▶ **TEXTE SOURCE**
---------------

Tester des innovations pour faire évoluer et réduire le travail de soins non rémunéré en Afrique de l’Est
En 2023, quelque 708 millions de femmes sans emploi dans le monde ont indiqué que leurs responsabilités familiales les empêchaient d’accéder au marché du travail. Au sein des ménages et des communautés, les normes sociales qui définissent les soins aux enfants, aux malades et aux personnes âgées comme étant le travail des femmes renforcent le partage inégal du travail de soins non rémunéré. Ces attentes privent les femmes d’emplois mieux rémunérés et de possibilités d’apprentissage, ce qui limite leur contribution à la croissance économique et au développement.
De nombreuses recherches antérieures ont montré qu’offrir aux familles des services de garde d’enfants abordables et de qualité est un élément important de la solution. Pour changer les choses en ce qui concerne le travail de soins non rémunéré, il faut également avoir des cadres juridiques et des politiques solides, et faire changer les normes bien ancrées concernant la façon dont le travail de soins est partagé. Sans acceptation sociale généralisée, même des efforts bien conçus pour mieux répartir les responsabilités en matière de soins peuvent avoir un impact limité.

---------------

Données enregistrées
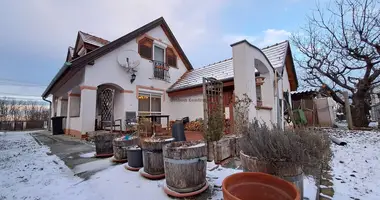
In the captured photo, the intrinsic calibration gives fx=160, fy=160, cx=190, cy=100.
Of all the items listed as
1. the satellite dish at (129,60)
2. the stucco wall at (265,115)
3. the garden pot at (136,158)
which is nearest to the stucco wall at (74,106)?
the satellite dish at (129,60)

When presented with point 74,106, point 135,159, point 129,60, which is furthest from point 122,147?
point 74,106

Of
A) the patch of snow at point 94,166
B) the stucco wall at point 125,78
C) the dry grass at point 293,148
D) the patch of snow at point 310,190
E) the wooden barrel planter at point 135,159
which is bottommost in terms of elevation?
the patch of snow at point 94,166

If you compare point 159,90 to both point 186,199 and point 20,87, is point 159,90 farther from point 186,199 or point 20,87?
point 20,87

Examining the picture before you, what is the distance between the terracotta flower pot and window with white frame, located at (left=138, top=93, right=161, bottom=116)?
6.59 m

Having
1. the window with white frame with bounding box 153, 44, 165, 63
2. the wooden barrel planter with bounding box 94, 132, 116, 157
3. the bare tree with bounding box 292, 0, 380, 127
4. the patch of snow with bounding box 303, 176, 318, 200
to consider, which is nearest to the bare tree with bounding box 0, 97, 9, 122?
the window with white frame with bounding box 153, 44, 165, 63

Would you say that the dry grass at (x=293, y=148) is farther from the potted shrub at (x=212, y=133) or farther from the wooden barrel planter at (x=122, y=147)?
the wooden barrel planter at (x=122, y=147)

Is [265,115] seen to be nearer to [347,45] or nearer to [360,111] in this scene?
[360,111]

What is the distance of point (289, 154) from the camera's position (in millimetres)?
1309

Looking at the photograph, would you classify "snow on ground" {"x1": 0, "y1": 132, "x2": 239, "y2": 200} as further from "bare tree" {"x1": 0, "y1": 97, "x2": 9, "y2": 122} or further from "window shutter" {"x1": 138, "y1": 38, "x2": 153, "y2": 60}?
"bare tree" {"x1": 0, "y1": 97, "x2": 9, "y2": 122}

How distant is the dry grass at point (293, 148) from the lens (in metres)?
1.31

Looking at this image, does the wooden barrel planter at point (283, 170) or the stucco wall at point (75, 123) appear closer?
the wooden barrel planter at point (283, 170)

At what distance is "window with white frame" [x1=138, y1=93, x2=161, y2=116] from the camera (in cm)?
761

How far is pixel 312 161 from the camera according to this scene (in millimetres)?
1304

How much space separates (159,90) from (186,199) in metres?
6.86
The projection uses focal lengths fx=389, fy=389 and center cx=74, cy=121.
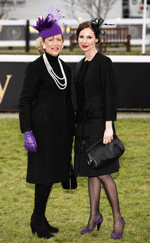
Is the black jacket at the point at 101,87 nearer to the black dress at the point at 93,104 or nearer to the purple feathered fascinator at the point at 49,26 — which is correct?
the black dress at the point at 93,104

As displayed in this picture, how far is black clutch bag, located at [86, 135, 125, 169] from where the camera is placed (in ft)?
10.5

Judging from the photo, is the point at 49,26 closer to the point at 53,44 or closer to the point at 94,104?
the point at 53,44

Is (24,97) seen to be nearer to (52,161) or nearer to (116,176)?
(52,161)

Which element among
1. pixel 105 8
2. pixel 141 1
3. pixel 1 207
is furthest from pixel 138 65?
pixel 105 8

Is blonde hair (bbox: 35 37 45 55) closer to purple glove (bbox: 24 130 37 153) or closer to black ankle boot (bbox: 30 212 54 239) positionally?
purple glove (bbox: 24 130 37 153)

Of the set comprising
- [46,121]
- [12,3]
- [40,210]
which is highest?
[12,3]

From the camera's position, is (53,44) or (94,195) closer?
(53,44)

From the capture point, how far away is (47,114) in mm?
3314

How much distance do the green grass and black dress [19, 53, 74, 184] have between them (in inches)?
23.7

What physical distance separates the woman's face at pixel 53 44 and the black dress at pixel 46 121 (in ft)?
0.17

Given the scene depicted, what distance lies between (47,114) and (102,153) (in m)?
0.57

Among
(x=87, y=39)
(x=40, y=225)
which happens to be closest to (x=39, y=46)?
(x=87, y=39)

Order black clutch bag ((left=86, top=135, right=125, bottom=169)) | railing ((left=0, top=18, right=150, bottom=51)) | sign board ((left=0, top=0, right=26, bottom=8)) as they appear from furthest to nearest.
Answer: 1. sign board ((left=0, top=0, right=26, bottom=8))
2. railing ((left=0, top=18, right=150, bottom=51))
3. black clutch bag ((left=86, top=135, right=125, bottom=169))

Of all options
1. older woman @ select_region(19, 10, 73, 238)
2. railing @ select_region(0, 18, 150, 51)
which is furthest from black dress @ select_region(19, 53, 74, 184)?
railing @ select_region(0, 18, 150, 51)
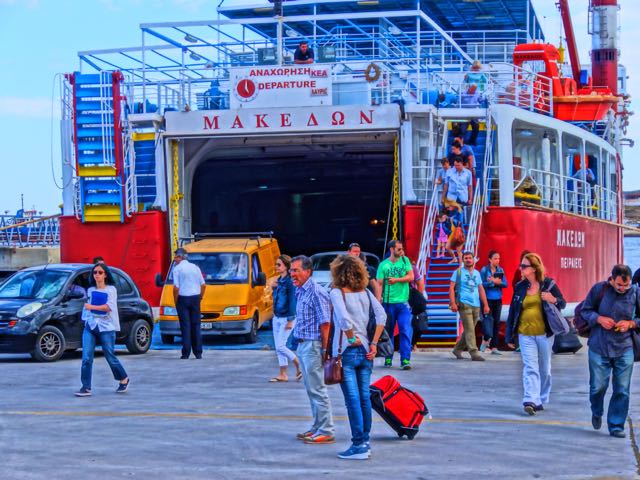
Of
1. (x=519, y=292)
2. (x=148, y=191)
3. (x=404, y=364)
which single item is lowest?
(x=404, y=364)

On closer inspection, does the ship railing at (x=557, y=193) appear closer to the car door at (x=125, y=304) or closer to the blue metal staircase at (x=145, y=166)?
the blue metal staircase at (x=145, y=166)

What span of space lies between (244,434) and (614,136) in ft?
102

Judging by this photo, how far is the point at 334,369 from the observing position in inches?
375

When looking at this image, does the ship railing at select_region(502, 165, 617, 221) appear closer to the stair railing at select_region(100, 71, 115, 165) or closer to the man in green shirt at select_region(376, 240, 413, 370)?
the man in green shirt at select_region(376, 240, 413, 370)

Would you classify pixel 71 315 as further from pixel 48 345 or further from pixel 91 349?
pixel 91 349

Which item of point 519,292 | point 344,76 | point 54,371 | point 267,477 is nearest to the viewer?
point 267,477

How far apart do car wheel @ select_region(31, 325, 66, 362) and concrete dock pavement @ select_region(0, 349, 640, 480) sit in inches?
54.9

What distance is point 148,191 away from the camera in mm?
26375

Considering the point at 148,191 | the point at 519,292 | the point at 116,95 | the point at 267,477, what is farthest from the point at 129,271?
the point at 267,477

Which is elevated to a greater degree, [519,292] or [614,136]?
[614,136]

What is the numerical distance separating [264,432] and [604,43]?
Result: 29.2 meters

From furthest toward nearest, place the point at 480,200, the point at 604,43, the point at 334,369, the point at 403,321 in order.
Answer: the point at 604,43 → the point at 480,200 → the point at 403,321 → the point at 334,369

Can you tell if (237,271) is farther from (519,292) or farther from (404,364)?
(519,292)

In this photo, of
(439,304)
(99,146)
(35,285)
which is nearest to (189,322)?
(35,285)
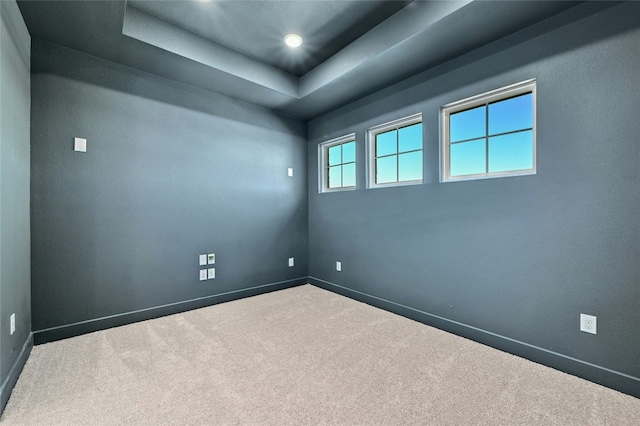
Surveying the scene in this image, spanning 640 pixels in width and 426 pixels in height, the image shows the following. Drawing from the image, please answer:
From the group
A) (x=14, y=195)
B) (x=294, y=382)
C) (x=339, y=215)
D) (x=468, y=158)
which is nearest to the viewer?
(x=294, y=382)

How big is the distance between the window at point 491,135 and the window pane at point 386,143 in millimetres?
625

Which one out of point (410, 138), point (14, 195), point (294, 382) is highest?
point (410, 138)

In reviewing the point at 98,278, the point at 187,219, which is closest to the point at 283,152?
the point at 187,219

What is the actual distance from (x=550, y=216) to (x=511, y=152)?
593 mm

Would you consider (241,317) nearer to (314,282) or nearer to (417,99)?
(314,282)

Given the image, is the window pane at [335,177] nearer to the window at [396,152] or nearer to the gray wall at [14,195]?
the window at [396,152]

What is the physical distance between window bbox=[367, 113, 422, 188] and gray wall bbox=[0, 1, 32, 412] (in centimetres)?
299

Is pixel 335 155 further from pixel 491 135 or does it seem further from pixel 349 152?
pixel 491 135

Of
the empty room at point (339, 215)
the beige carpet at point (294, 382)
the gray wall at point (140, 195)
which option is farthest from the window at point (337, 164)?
the beige carpet at point (294, 382)

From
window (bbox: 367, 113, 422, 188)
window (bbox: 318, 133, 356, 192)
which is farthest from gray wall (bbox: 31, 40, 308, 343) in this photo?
window (bbox: 367, 113, 422, 188)

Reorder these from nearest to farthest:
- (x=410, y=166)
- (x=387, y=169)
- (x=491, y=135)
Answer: (x=491, y=135), (x=410, y=166), (x=387, y=169)

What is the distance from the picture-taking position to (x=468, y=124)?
2.54 meters

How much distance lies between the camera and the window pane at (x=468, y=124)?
2.45 m

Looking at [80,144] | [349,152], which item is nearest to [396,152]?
[349,152]
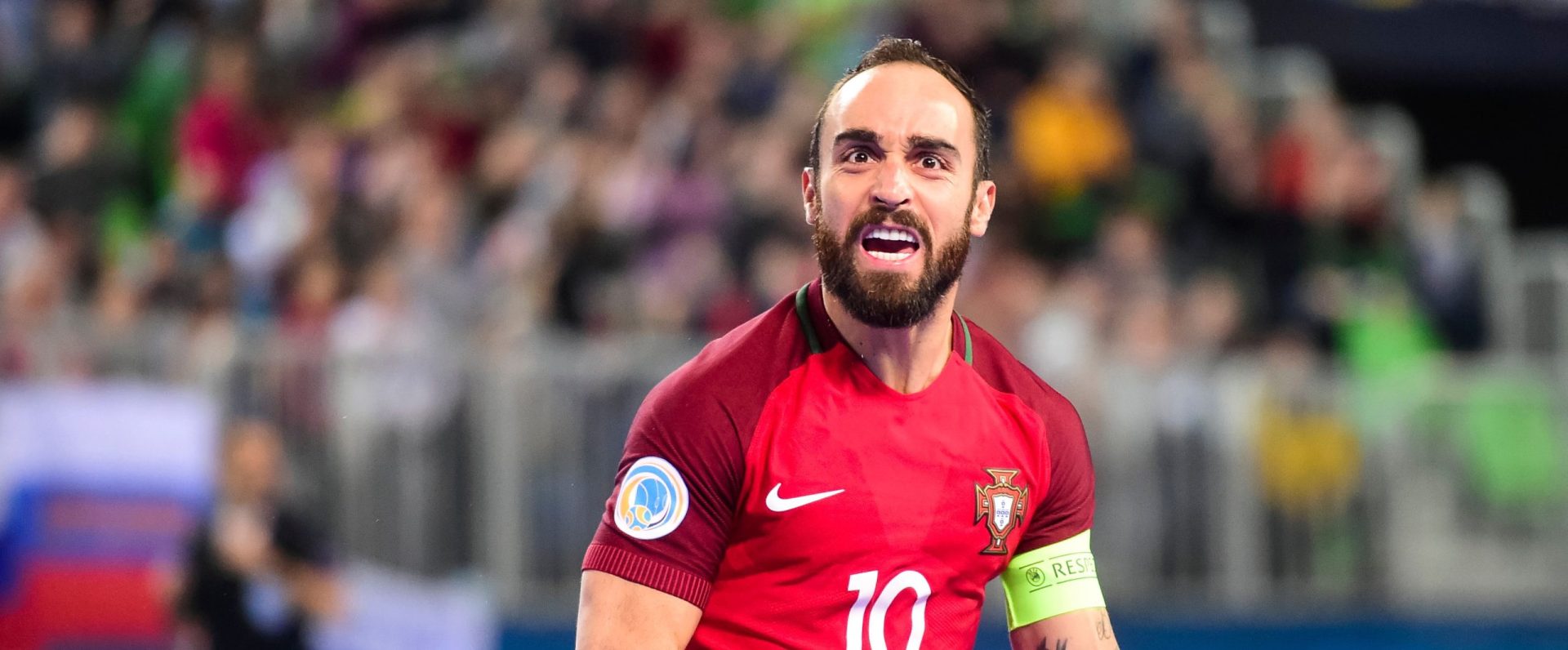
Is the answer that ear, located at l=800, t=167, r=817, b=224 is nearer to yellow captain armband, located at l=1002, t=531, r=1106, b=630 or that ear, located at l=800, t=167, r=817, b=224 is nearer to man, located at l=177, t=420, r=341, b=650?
yellow captain armband, located at l=1002, t=531, r=1106, b=630

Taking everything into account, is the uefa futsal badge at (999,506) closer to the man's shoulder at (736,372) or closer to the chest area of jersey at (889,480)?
the chest area of jersey at (889,480)

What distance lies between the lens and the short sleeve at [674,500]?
4.01 metres

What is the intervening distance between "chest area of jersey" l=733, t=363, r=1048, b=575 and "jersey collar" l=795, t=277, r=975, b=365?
0.40 feet

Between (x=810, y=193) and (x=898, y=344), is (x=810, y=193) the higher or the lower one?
the higher one

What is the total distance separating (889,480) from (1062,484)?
502 mm

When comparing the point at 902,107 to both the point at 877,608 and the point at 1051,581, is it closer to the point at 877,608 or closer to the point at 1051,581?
the point at 877,608

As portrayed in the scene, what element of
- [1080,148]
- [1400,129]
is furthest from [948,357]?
[1400,129]

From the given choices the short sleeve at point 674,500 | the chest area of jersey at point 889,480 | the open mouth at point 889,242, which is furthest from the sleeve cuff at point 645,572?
the open mouth at point 889,242

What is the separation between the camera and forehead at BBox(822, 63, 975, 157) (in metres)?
4.18

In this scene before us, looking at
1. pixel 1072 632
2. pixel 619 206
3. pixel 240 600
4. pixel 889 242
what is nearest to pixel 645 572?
pixel 889 242

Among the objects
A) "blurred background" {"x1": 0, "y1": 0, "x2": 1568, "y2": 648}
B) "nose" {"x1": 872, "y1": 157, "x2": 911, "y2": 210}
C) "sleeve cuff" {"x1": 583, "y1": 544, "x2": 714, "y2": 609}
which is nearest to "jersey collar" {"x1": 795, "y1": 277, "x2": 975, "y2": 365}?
"nose" {"x1": 872, "y1": 157, "x2": 911, "y2": 210}

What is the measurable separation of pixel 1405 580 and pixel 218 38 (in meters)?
7.18

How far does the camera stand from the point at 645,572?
13.1 ft

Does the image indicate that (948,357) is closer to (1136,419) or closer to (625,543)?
(625,543)
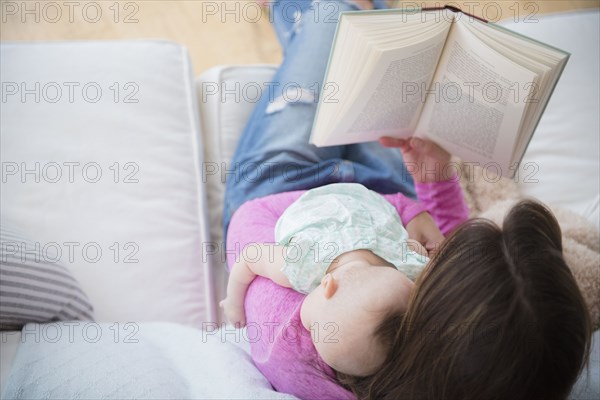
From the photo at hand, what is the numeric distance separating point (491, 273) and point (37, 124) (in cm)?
91

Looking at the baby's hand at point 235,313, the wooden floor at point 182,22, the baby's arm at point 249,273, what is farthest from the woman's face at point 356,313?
the wooden floor at point 182,22

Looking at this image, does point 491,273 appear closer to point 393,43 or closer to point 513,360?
point 513,360

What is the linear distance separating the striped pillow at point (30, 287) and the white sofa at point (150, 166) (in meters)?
0.03

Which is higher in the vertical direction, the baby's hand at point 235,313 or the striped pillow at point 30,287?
the striped pillow at point 30,287

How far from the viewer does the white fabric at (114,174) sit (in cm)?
87

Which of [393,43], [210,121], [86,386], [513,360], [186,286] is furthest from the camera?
[210,121]

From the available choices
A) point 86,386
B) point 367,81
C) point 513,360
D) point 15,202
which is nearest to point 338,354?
point 513,360

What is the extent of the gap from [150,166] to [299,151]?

---------------

▶ **À FAIRE**
a. D'après le texte sur le travail de soins non rémunéré, combien de femmes sans emploi dans le monde ont indiqué en 2023 que leurs responsabilités familiales les empêchaient d'accéder au marché du travail ?
b. Modifiez les lignes des données enregistrées en commençant à celle qui contient « Which is higher » et en allant jusqu'à la fin des données : remplacez « white fabric » par « white curtain » sans rien changer d'autre, et ne donnez que ces lignes.
Les données enregistrées n'ont aucun rapport avec le texte sur le travail de soins non rémunéré.

▶ **LES RÉPONSES**
a. Quelque 708 millions.

b.
Which is higher in the vertical direction, the baby's hand at point 235,313 or the striped pillow at point 30,287?
the striped pillow at point 30,287

How far from the viewer does the white curtain at (114,174) sit (in cm)?
87

Which of [393,43], [210,121], [86,386], [513,360], [186,286] is furthest from the camera?
[210,121]

From the available choices
A) point 86,386
B) point 367,81
C) point 513,360
D) point 15,202
which is nearest to point 338,354?
point 513,360

What is the extent of the gap from [150,166] to [299,151]?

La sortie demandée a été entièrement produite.